Given passage:
Open jleibs opened 5 months ago

jleibs commented 5 months ago

Issues from: https://github.com/radames/gradio-rerun-viewer

radames commented 5 months ago

Hi @jleibs, I'm bringing this on here as well. https://github.com/radames/gradio-rerun-viewer/issues/5 Can I get mount events via rr = new WebViewer() thus creating a loading bar on the custom component

jprochazk commented 5 months ago

TL;DR: No, and it's difficult to do properly

There are no such events exposed right now. The way rerun.io/viewer works is that it loads the JS and Wasm from a separate host which is determined dynamically from the path, e.g. rerun.io/viewer/version/nightly. It involves doing a fetch for the JS/Wasm, and it's possible to measure the progress (both current and total payload) of the Response.

The rerun-io/web-viewer package does not use the same approach. It is meant for bundling into applications, so it uses dynamic import, which is something that bundlers understand as "please put this part of the code in a separate bundle, and load it lazily".

The problem with that approach is that there's no way to track the progress of the import. I don't know of a bundler-agnostic way to say "please put this part of the code in a separate bundle, and _give me the URL to load it", so that we could use fetch and track the download progress.

Parts of the exercise:
1. In the issue thread, reproduce the text word for word from "TL;DR: No, and" to "of the Response.".
2. In the issue thread, what mechanism does the rerun-io/web-viewer package use to load its code lazily?

Collected data:
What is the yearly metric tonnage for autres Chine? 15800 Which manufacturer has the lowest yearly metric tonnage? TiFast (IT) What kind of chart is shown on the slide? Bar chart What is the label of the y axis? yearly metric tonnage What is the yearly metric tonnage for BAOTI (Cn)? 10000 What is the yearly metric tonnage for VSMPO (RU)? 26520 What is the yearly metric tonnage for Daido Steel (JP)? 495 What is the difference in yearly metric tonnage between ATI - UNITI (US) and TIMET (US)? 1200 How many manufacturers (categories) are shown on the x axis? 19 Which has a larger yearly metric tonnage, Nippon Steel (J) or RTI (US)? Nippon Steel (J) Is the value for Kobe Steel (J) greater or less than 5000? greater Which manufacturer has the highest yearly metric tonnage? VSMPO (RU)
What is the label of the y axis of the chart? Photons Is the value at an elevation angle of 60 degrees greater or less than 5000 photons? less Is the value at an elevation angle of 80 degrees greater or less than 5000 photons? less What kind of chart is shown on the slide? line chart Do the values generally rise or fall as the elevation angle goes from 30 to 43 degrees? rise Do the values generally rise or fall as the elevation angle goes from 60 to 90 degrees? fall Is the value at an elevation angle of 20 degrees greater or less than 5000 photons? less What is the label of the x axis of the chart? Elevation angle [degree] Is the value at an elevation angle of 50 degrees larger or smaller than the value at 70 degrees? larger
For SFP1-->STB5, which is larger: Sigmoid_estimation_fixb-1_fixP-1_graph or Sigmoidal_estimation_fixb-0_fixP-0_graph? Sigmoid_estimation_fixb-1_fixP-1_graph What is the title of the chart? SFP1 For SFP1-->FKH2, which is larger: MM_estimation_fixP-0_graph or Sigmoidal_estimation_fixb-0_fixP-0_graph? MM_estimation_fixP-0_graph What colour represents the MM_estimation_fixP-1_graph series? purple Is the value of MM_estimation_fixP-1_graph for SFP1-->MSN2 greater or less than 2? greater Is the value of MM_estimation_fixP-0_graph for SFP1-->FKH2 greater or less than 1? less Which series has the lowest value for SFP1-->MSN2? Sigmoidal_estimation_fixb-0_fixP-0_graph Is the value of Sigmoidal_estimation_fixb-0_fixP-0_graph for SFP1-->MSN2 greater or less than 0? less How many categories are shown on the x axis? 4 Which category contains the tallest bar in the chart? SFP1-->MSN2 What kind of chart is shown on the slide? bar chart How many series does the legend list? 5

Responses:
1.
TL;DR: No, and it's difficult to do properly

There are no such events exposed right now. The way rerun.io/viewer works is that it loads the JS and Wasm from a separate host which is determined dynamically from the path, e.g. rerun.io/viewer/version/nightly. It involves doing a fetch for the JS/Wasm, and it's possible to measure the progress (both current and total payload) of the Response.

2. Dynamic import.